The leader only made one mistake all day, bogeying the tenth where his approach shot flew left of the green, but outside that he was flawless and embroidered his card with five birdies, his putter more than hot as four of the five birdie putts came from outside 12 feet.
Although he played well, Erlandsson knows he will have to step up a further gear if he is to win one of the most prestigious tournaments on The European Tour International Schedule, as an impressive chasing pack is amassed behind him.
Leading the way in the closest quartet is defending champion Howell, who as well as rediscovering his form at just the right time for his second Ryder Cup appearance in three weeks time, is also keeping alive his hopes of becoming the first player to win the European Tour Order of Merit from wire to wire.
Howell, one of four joint first round leaders, started his second round sluggishly but came to life near the end with three birdies in his last six holes for a 69 to keep alive also his hopes of a memorable BMW title triumph, having won the BMW Championship – The Players’ Flagship at Wentworth Club in May.
While Howell finished well, Hansen, who joined Howell on the eight under par 136 mark, started like a train with four threes in his first five holes, four of them birdies. The winner of the 2002 Irish Open calmed down a bit after that but still managed three further birdies in his 66, a score matched by Eliasson but bettered by one by Canizares, who showed he was still very much in the form which saw him win in The Imperial Collection Russian Open two weeks ago, in only his third European Tour event.
One shot back on seven under par 137 are six players including two men who, like Howell, will be making the trip as part of Ian Woosnam’s European Ryder Cup Team, namely the English duo of Paul Casey and Luke Donald, who carded rounds of 67 and 69 respectively.

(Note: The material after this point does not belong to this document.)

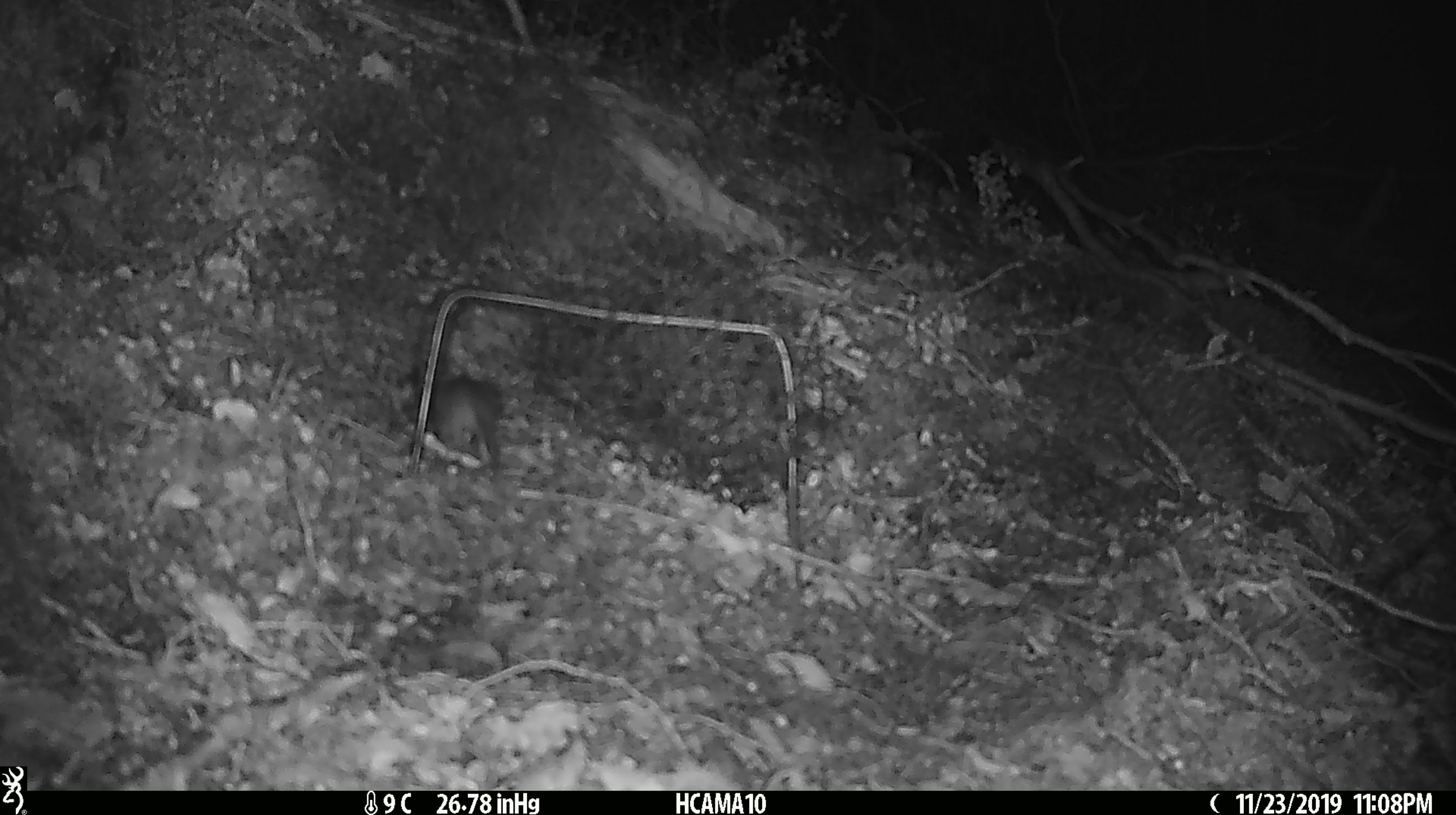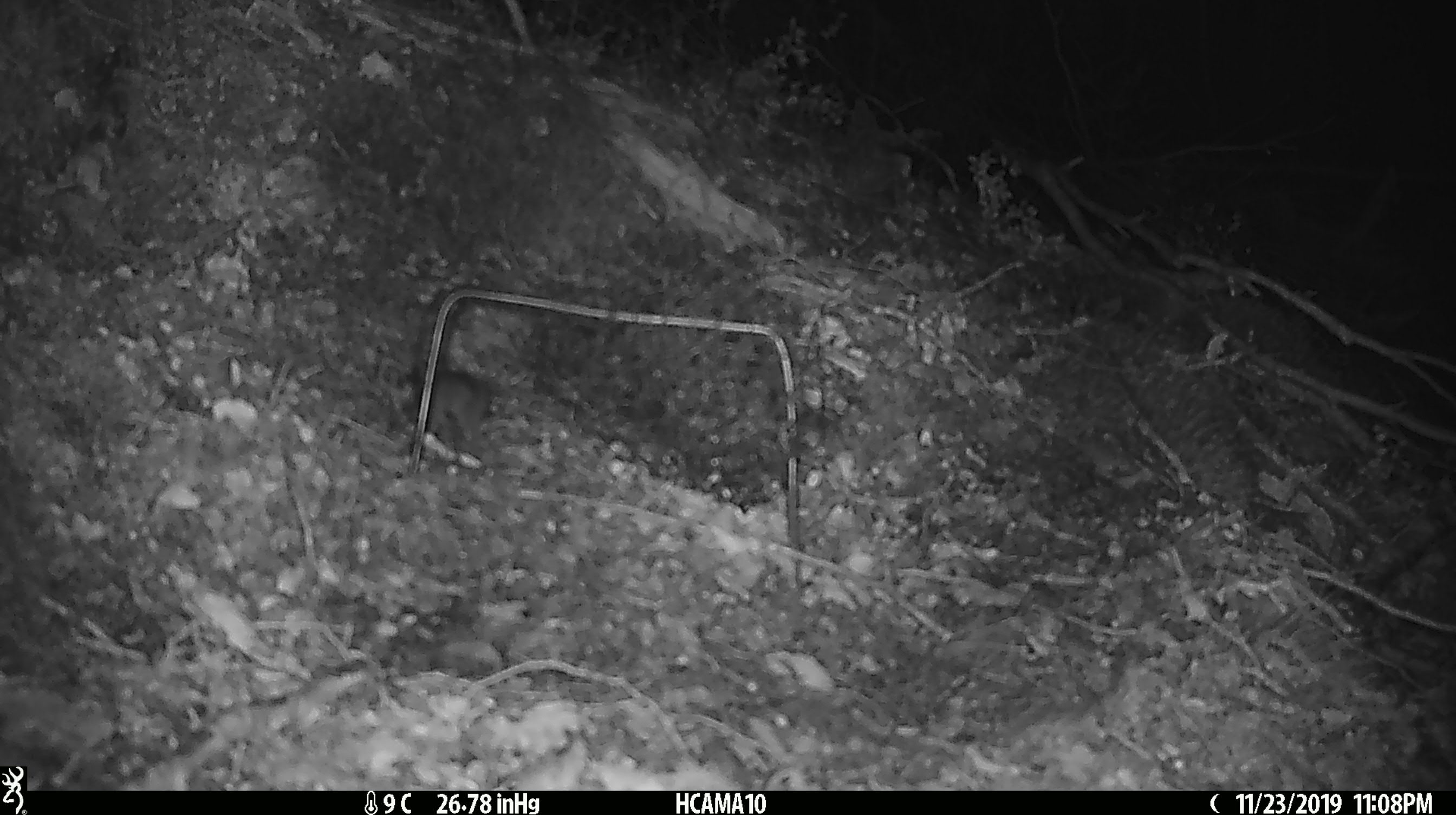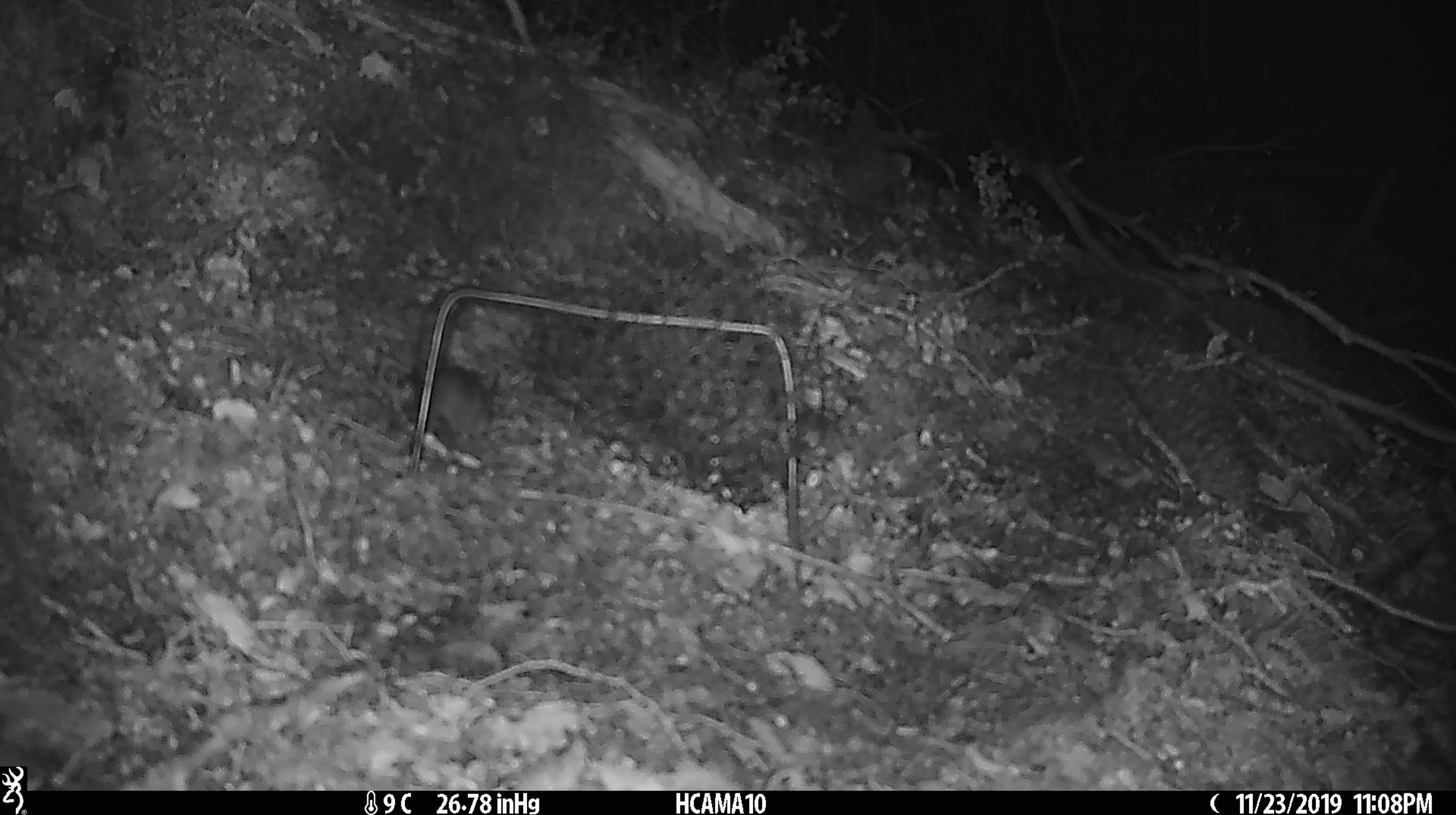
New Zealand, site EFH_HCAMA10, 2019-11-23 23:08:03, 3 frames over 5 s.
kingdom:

Mention of The Ryder Cup is appropriate because the picture as to who will complete Woosnam’s line up on Sunday night became a little clearer as the cut fell.
The bad news for Paul McGinley – currently in the tenth and last automatic qualification spot – was that it fell on him, the Irishman’s disappointing two round total of three over par 147 seeing him miss the cut – which fell at one under par 143 – by four shots.
The good news for McGinley though was the fact that the likelihood of Spaniard José Maria Olazábal replacing him in that vulnerable position increased considerably. For that to happen, of course, Colin Montgomerie needs to finish in the top 47 of the tournament to remove Olazábal from the Ryder Cup World Points List and the Scot carded a second round 68 to move into a share of 12th place at the halfway stage.
The good news for Olazábal however was the fact that of the four players who could theoretically catch him should he find himself in that position, one – England’s John Bickerton – missed the cut, thus ending this year’s Open de France champion’s hopes of his first Ryder Cup appearance.
The man currently in 11th position – England’s Paul Broadhurst – also has a lot to do to achieve his goal of finishing in the top three after a second round 71 left him right on the cut mark of one under par 143 in a share of 61st place.
However, Olazábal might be a little concerned at the position of the two others who, if not on the leaderboard, were certainly on the first page of scores. Denmark’s Thomas Björn, who needs a victory, moved into a share of 29th position on four under par 140 after his second round 69 while Johan Edfors, who needs to finish second, is one shot further back in a share of 42nd place on three under par 141.
It promises to be a nervy weekend’s television viewing for Olazábal and an enthralling one for everybody else.